Scene geometry items

•••

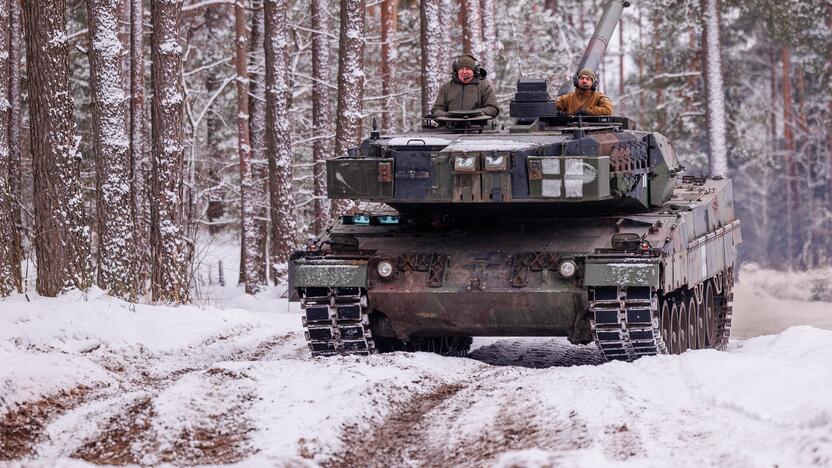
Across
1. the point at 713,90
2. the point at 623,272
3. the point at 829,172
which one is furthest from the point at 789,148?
the point at 623,272

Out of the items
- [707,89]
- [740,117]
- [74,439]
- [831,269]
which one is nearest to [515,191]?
[74,439]

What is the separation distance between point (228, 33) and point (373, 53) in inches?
234

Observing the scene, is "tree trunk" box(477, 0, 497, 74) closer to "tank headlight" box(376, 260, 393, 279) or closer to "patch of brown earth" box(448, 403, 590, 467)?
"tank headlight" box(376, 260, 393, 279)

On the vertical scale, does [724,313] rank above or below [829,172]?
below

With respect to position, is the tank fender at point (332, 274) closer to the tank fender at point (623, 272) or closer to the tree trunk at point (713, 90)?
the tank fender at point (623, 272)

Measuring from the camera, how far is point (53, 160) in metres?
16.9

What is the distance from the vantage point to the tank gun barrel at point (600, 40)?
1722 centimetres

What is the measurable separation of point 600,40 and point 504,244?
18.4 ft

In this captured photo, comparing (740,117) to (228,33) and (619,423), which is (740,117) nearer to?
(228,33)

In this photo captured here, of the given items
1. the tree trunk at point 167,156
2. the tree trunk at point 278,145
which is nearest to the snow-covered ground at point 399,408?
the tree trunk at point 167,156

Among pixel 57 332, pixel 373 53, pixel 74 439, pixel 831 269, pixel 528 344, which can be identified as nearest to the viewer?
pixel 74 439

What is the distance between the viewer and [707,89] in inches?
1252

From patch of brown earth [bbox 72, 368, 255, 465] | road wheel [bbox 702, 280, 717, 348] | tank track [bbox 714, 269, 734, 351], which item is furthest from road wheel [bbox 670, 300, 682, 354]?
patch of brown earth [bbox 72, 368, 255, 465]

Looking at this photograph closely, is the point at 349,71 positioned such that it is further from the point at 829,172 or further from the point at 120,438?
the point at 829,172
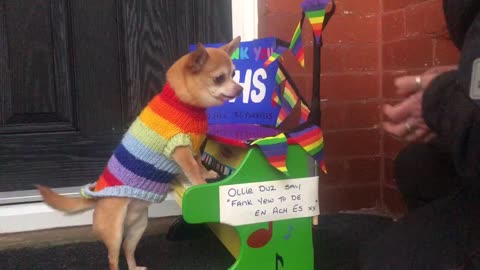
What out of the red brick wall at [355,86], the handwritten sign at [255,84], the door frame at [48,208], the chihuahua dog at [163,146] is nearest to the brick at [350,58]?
the red brick wall at [355,86]

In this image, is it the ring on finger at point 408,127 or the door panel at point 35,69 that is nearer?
the ring on finger at point 408,127

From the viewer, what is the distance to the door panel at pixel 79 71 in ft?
4.12

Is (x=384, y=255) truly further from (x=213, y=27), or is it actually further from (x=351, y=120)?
(x=213, y=27)

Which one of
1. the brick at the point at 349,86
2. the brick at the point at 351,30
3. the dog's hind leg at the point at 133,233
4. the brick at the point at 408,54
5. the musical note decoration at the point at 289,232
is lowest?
the dog's hind leg at the point at 133,233

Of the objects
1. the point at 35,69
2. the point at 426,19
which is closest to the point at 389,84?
the point at 426,19

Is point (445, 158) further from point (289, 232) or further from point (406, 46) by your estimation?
point (406, 46)

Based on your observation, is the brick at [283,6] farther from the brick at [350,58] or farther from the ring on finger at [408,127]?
the ring on finger at [408,127]

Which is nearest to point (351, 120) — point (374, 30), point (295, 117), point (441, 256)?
point (374, 30)

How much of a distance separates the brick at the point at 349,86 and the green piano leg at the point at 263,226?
47cm

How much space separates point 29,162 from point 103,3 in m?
0.47

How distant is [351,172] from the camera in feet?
4.45

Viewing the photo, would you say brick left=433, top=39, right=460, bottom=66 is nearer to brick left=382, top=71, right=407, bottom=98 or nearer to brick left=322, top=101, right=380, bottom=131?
brick left=382, top=71, right=407, bottom=98

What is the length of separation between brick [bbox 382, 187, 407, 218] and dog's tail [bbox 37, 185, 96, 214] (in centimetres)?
80

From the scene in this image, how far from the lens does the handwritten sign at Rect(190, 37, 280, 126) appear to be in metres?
1.04
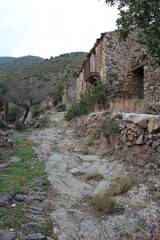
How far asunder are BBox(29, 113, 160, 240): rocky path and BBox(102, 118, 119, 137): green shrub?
46.3 inches

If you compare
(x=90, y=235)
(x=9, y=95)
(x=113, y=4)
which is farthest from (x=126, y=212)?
(x=9, y=95)

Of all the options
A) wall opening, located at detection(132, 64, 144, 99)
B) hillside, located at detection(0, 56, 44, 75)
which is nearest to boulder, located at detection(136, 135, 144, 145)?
wall opening, located at detection(132, 64, 144, 99)

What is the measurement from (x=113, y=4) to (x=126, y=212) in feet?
15.7

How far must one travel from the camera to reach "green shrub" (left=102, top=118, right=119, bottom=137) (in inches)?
260

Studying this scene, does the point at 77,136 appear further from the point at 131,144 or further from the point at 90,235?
the point at 90,235

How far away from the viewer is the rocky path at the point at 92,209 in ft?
8.66

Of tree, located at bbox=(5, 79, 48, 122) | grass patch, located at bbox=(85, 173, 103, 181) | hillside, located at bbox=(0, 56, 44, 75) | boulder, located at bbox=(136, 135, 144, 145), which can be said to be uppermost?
hillside, located at bbox=(0, 56, 44, 75)

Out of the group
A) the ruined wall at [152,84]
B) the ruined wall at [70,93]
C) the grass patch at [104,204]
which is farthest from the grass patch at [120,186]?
the ruined wall at [70,93]

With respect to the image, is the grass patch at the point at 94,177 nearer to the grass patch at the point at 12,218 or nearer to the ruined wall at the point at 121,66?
the grass patch at the point at 12,218

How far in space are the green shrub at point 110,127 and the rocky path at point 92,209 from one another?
3.86 feet

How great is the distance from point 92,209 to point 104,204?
0.77ft

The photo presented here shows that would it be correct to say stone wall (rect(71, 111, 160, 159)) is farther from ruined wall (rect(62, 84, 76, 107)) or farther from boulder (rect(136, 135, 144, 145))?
ruined wall (rect(62, 84, 76, 107))

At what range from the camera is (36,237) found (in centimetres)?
240

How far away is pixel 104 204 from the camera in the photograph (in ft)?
10.4
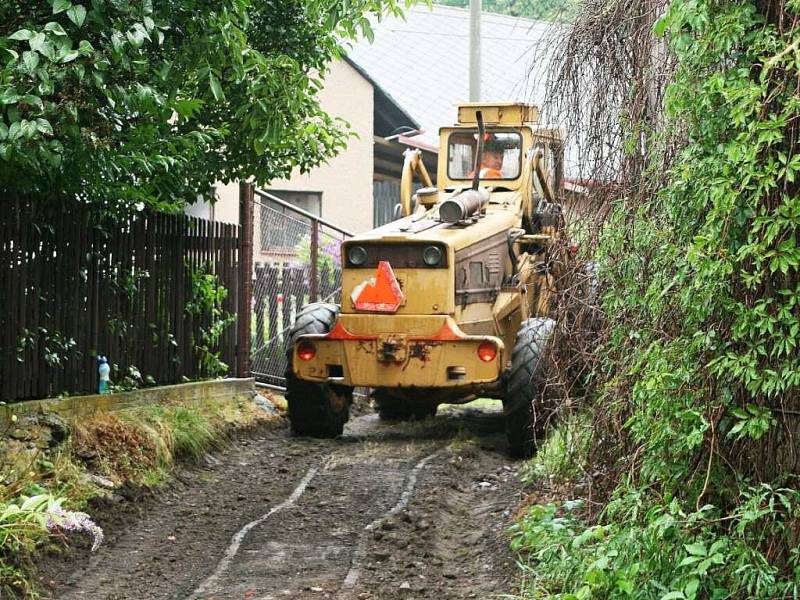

•••

What needs to be done: Lay out the items from the one containing "Studying this scene, does" through the last item as a two-column CSV with the headers text and answer, one row per item, each value in a single quoted field with line breaks replaced by spaces. Leave the pictures out.

Solution for this problem:
text,answer
"Studying this scene, does the point at 77,136 appear further from the point at 131,144 or further from the point at 90,235?","the point at 90,235"
"How far away from the viewer is the rocky path at the point at 92,209 in ft?","8.66"
"Of tree, located at bbox=(5, 79, 48, 122) | grass patch, located at bbox=(85, 173, 103, 181) | hillside, located at bbox=(0, 56, 44, 75) | boulder, located at bbox=(136, 135, 144, 145), which can be said to be uppermost?","hillside, located at bbox=(0, 56, 44, 75)"
"Out of the group A) the ruined wall at [152,84] B) the ruined wall at [70,93] C) the grass patch at [104,204] which is farthest from the grass patch at [120,186]?","the ruined wall at [70,93]"
"With respect to the image, is the grass patch at the point at 94,177 nearer to the grass patch at the point at 12,218 or nearer to the ruined wall at the point at 121,66?","the grass patch at the point at 12,218"
"How far in space are the green shrub at point 110,127 and the rocky path at point 92,209 from one another?","3.86 feet"
"How great is the distance from point 92,209 to point 104,204?","0.77ft"
"The photo presented here shows that would it be correct to say stone wall (rect(71, 111, 160, 159)) is farther from ruined wall (rect(62, 84, 76, 107)) or farther from boulder (rect(136, 135, 144, 145))?","ruined wall (rect(62, 84, 76, 107))"
"At what range from the camera is (36,237) found (in centimetres)?","240"
"How far away is pixel 104 204 from the camera in the photograph (in ft)?","10.4"